The Westerly Hospital announced this week that it would start asking patients to make their insurance co-payment when they come in for care, rather than wait for a bill. Co-payments -- the portion of medical bills that private health insurance companies expect patients to pay -- vary widely, but $50 or $75 for an Emergency Room visit isn't uncommon.
The Westerly Hospital is simply following the lead of other nonprofit hospitals, said Cristine Vogel, commissioner of the Connecticut Office of Health Care Access, which regulates hospitals. She noted that physicians' and dentists' offices have long collected co-payments from patients when they come in for their appointments, and hospitals should be no different. Hospitals are waiving the practice whenever care is needed immediately, she added, and are not withholding care from anyone who is unable to pay.
"Maybe the question should be, ‘Why haven't hospitals done this sooner?' " she said. "Hospitals need to collect their money, and they have limited resources to do that."

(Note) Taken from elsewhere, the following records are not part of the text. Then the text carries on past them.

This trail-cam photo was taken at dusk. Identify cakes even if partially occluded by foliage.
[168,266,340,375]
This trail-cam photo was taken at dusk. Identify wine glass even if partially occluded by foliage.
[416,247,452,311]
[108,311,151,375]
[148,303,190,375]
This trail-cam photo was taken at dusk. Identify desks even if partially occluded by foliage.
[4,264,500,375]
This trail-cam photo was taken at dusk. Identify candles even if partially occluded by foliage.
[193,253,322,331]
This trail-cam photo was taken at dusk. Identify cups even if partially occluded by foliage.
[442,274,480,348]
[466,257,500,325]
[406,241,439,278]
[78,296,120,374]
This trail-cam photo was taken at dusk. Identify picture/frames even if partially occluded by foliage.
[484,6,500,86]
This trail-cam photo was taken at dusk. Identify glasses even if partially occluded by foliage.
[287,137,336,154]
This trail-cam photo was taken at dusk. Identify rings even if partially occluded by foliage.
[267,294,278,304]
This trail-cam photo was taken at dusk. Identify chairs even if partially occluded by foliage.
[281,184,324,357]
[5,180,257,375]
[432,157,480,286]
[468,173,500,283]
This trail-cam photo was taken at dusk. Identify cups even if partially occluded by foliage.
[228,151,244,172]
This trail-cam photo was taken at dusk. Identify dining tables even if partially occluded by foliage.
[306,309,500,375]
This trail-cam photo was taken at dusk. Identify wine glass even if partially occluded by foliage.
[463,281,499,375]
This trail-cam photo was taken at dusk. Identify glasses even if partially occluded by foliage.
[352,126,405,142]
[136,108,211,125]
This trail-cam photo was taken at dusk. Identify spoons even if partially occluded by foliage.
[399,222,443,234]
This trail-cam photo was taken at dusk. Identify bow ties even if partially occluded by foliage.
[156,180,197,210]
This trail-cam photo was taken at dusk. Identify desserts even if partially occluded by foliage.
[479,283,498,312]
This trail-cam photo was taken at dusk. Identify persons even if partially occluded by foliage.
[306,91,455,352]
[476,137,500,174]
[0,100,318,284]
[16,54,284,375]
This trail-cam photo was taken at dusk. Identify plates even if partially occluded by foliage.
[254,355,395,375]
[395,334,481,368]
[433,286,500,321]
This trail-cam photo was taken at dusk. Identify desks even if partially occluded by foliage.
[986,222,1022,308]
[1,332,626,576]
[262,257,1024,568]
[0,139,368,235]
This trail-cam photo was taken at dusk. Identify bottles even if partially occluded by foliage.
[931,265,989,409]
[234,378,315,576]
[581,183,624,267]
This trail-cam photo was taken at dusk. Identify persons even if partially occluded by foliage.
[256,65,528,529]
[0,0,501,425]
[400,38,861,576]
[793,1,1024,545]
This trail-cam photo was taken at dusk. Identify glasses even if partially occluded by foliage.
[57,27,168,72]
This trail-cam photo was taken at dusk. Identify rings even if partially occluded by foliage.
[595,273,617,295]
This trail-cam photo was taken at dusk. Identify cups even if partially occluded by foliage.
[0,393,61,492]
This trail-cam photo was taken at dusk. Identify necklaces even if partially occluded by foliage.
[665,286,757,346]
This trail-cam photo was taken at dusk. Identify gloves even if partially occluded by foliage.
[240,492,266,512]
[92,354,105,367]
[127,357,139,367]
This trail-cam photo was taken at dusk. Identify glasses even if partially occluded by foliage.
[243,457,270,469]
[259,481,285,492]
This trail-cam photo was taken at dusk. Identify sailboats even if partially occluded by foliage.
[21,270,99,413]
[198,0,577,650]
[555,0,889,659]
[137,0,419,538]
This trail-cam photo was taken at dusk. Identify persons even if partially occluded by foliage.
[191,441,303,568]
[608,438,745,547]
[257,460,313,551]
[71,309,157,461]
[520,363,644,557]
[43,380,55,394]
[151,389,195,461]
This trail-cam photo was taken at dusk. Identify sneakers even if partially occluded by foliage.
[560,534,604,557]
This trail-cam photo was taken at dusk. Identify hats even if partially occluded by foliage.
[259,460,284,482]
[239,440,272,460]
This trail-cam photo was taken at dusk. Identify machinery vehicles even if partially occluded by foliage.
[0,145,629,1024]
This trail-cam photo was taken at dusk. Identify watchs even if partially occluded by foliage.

"So far it's worked out well," he said. "Health care institutions in general are entering a new era when they have to deal with far from adequate insurance reimbursements and growing numbers of uninsured patients, so it's imperative that they pay attention to the bottom line."
He added that hospitals need to generate enough revenue to maintain current operations and to enable investments in new technology and programs.
At Lawrence & Memorial Hospital in New London, a limited number of departments have begun asking patients to make co-payments when they come for care, and more departments will begin the practice in the next year, spokesman Kelly Anthony said.
"Many hospitals have been doing this for more than a decade," he said. "It is recognized as ‘best practice' in financial management, and consumers are accustomed to it in other settings."
David Tranchida, spokesman for The Westerly Hospital, said implementing the new payment procedure required training for hospital staff and may take some getting used to for patients, who are used to receiving a bill from the hospital before making any payments. The change is needed to strengthen the hospital financially, he said.
The new procedure will make registration and admission processes more efficient, hospital President Charles Kinney said in a statement. It will reduce paperwork, billing confusion, reduce collection costs and decrease bad debt, the statement said.
"In our efforts to treat as soon as possible those patients who come to the Emergency Department," he said, "we sometimes fail to get adequate insurance information and in many cases we are unable to ask them for the co-payment. That means we need to pursue insurance information and the payment after they leave and that is inefficient for us and the patient.
Nonprofit hospitals such as Westerly, Backus and L&M already provide millions of dollars worth of free and reduced-fee care to patients who lack insurance and cannot afford or refuse to pay. The Westerly Hospital, for example, absorbs $3 million in uncompensated care annually, and Backus provides about $3.3 million worth.